The consultation has been described as a “meeting between experts”– the doctor is the expert in diagnosis and disease, and the patient is the expert in their own symptoms and experiences (Tuckett et al 1985).
It is important to let the patient talk first, and not to interrupt. If you allow a patient to talk, uninterrupted, and explain why they have come to see you they will, on average, talk for 90 seconds. In addition, almost 80% of patients will finish within two minutes. Only 2% would keep on talking for more than five minutes, given the chance. Langewitz W et al, Spontaneous talking time at start of consultation in outpatient clinic, BMJ 325:682–3 (2002).

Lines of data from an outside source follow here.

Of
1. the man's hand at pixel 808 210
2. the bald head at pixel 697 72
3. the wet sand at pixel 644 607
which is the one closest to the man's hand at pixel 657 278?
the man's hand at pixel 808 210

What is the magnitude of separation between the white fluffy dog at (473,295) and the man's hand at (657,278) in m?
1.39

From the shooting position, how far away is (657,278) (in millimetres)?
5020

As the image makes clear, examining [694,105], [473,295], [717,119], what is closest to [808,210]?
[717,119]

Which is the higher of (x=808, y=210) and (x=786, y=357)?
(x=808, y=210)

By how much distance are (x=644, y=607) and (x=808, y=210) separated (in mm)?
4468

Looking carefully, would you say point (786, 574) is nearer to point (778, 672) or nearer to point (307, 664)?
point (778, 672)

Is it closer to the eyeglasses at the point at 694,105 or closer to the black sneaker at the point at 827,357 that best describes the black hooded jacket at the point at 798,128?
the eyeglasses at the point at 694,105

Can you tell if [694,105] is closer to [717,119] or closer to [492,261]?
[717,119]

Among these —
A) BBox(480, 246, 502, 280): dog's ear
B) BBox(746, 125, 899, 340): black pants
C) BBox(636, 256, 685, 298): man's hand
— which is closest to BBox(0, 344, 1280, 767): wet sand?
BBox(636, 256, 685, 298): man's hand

Patients who are denied the opportunity to explain their concerns or reasons for presenting may feel alienated, frustrated or resentful. Patients who are kept informed about their condition, and who are actively involved in deciding on the appropriate treatment, are more likely to comply with suggested treatments and are less likely to complain if things go wrong.
Watch out for the unusual
When caught off guard, it is important to maintain your professionalism
Working in general practice, you will now be seen as part of the local community. Your relationship with patients is not restricted to the confines of the consultation room, and you will find that there are numerous additional demands on your time, eg, the practice nurse asks you to have a quick chat with a worried mother before her daughter has her MMR jab. When caught off guard, it is important to maintain your professionalism.
Make sure that you treat informal situations professionally and write up a note of the encounter in the patient’s records. You may meet patients socially, for example in the local newsagent or pub. Unless it is an emergency, you should advise them to get in touch with the surgery to make an appointment, where records and results are to hand.
Tips for an effective consultation:
- Let the patient talk first. An uninterrupted history aids diagnosis.
- Use non-verbal communication to encourage patients to talk, eg, nodding, making and maintaining eye contact
- Well-aimed open questions can help “lead” the consultation
- Allow patients enough time to ask questions and clarify things
- If there is a lot of information for patients to digest, use patient information leaflets or factsheets.